The fact that Berlin was divided in two parts after World War II has had a great impact on its diverse development. During the last 20 years, there has been a shift of influence from West Berlin to East Berlin: now the East part plays a more important international role in representing Berlin as a creative and economic centre. Old landmarks of the past are being outshined by new architecture. Besides multiple expensive development projects, there is also a trend of cultural remembrance which is manifested in renaming streets and squares and erecting new monuments. There are constant debates going on about the fate of many monuments and buildings; however, because Berlin was almost completely destroyed during the war, there’s a strange ambiguity as to how the heritage shoud be communicated nowadays.

Hong Kong is another example of cultural transformation that took place during the period of reunification with Mainland China, after the city had been a British colony for almost 90 years. Hong Kong displays one of the longest urban histories in the world. It’s not as new and booming as other cities in China, and, just as 20 years ago, it has 7 million people today, 90% of whom aren’t actually Chinese. On the one hand, Hong Kong is one of the most densely populated cities: there is an area where 140 thousand people live on 1 sq. km, and at the same time there are a lot of underpopulated areas. In the course of its history Hong Kong was redeveloped several times: there are three generations of skyscrapers in the city, the first having been constructed in the ’50s. Now, with the help of the government, another redevelopment is taking place: a large area of the city will be transformed into a cultural district aiming to attract more creative people and shift from a business hub to a more cultural one.

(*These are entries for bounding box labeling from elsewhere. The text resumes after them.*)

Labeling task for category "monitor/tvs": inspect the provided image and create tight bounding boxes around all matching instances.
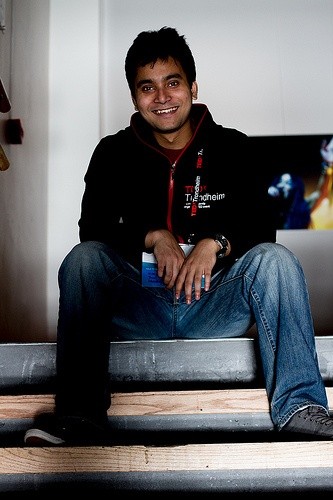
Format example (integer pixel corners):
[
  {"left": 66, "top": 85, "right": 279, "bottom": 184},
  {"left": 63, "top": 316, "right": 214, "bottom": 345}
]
[{"left": 248, "top": 135, "right": 333, "bottom": 230}]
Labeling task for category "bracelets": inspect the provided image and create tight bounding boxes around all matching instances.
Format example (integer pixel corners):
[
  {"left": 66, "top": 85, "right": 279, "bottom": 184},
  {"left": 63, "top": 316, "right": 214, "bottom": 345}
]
[{"left": 209, "top": 234, "right": 228, "bottom": 258}]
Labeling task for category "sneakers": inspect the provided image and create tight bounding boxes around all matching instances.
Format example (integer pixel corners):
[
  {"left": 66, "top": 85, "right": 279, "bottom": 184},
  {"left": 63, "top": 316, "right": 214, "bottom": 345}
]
[
  {"left": 274, "top": 406, "right": 333, "bottom": 441},
  {"left": 24, "top": 407, "right": 112, "bottom": 447}
]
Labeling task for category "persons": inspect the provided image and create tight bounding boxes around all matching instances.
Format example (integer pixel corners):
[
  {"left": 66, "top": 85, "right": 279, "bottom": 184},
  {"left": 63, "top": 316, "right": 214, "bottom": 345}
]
[{"left": 24, "top": 26, "right": 333, "bottom": 447}]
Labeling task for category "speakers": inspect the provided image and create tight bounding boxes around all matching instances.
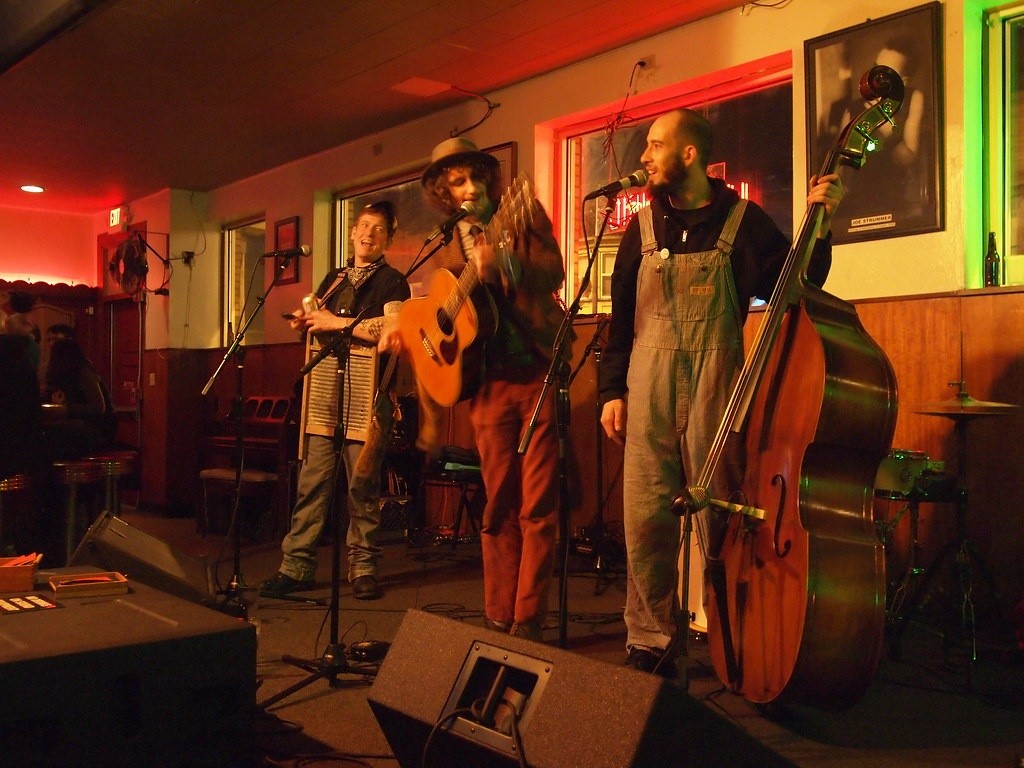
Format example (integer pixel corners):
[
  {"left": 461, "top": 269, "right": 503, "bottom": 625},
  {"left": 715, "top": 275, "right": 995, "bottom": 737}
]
[
  {"left": 64, "top": 509, "right": 221, "bottom": 607},
  {"left": 366, "top": 608, "right": 803, "bottom": 768}
]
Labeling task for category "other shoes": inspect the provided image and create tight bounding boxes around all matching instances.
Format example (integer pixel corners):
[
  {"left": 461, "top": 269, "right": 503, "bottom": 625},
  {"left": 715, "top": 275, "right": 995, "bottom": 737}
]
[
  {"left": 620, "top": 646, "right": 669, "bottom": 675},
  {"left": 487, "top": 618, "right": 542, "bottom": 646}
]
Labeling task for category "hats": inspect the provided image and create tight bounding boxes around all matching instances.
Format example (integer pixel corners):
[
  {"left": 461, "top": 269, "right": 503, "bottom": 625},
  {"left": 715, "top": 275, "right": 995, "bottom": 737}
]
[
  {"left": 420, "top": 138, "right": 502, "bottom": 194},
  {"left": 366, "top": 200, "right": 399, "bottom": 239}
]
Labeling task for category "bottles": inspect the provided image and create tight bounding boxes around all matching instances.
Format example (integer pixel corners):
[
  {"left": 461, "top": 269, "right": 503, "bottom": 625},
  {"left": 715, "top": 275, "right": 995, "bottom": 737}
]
[{"left": 985, "top": 232, "right": 1001, "bottom": 287}]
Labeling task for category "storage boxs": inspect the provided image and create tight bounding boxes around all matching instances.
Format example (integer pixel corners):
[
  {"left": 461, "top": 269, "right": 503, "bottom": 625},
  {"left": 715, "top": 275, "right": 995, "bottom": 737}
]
[
  {"left": 50, "top": 572, "right": 128, "bottom": 598},
  {"left": 0, "top": 553, "right": 43, "bottom": 592}
]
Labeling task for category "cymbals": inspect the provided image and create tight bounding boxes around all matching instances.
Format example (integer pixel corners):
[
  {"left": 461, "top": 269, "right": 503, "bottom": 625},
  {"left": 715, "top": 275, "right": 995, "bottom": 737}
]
[{"left": 904, "top": 395, "right": 1022, "bottom": 420}]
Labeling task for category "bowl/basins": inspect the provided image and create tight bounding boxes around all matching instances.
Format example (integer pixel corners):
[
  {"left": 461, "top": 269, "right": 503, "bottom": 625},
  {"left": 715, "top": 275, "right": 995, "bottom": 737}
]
[{"left": 39, "top": 400, "right": 68, "bottom": 420}]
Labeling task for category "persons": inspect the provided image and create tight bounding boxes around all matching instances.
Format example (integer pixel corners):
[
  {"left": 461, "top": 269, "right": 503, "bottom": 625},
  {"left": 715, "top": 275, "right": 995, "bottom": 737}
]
[
  {"left": 257, "top": 200, "right": 410, "bottom": 600},
  {"left": 379, "top": 138, "right": 576, "bottom": 642},
  {"left": 0, "top": 291, "right": 118, "bottom": 551},
  {"left": 596, "top": 108, "right": 846, "bottom": 673}
]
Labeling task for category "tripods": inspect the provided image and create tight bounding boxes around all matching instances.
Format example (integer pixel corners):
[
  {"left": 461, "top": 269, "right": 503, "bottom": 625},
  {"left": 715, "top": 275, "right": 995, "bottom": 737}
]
[
  {"left": 201, "top": 229, "right": 454, "bottom": 714},
  {"left": 567, "top": 319, "right": 628, "bottom": 597},
  {"left": 883, "top": 419, "right": 1024, "bottom": 695}
]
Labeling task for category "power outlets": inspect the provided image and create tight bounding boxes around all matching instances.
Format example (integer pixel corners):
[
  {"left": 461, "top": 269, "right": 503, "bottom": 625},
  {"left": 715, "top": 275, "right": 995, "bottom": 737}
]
[{"left": 639, "top": 53, "right": 656, "bottom": 70}]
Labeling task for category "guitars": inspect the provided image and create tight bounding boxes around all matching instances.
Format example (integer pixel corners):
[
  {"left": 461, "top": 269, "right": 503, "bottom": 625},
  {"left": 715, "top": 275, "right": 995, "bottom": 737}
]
[{"left": 394, "top": 170, "right": 535, "bottom": 409}]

After this talk about the transformation of Berlin and Hong Kong the conversation switched back to Moscow, with a round table discussion on how cultural practices influenced the urban life in the last 10 years. The participants of the discussion included the literary critic Alexander Gavrilov,theatre director Eduard Boyakov, journalist Yuri Saprykin, and head of the FABRIKA project Asya Fillipova. The conversation revolved around the dramatic changes that Moscow underwent in the course of the last decade. Before now, one couldn’t imagine that a week’s schedule of concerts and events could take more than one page in a magazine. Yet nowadays Moscow is thriving with a whole range of events around town. What changed was that different neighborhoods with their own original atmosphere began to appear; different audiences that don’t intersect with each other started to form; the element of socializing became an important reason to attend various cultural events. However, the lack of a municipal cultural programme results in a rather badly stratified city.The new government gives hope for a change, and the small steps it has already taken showing support for different cultural facilities will open new doors to a wider audience.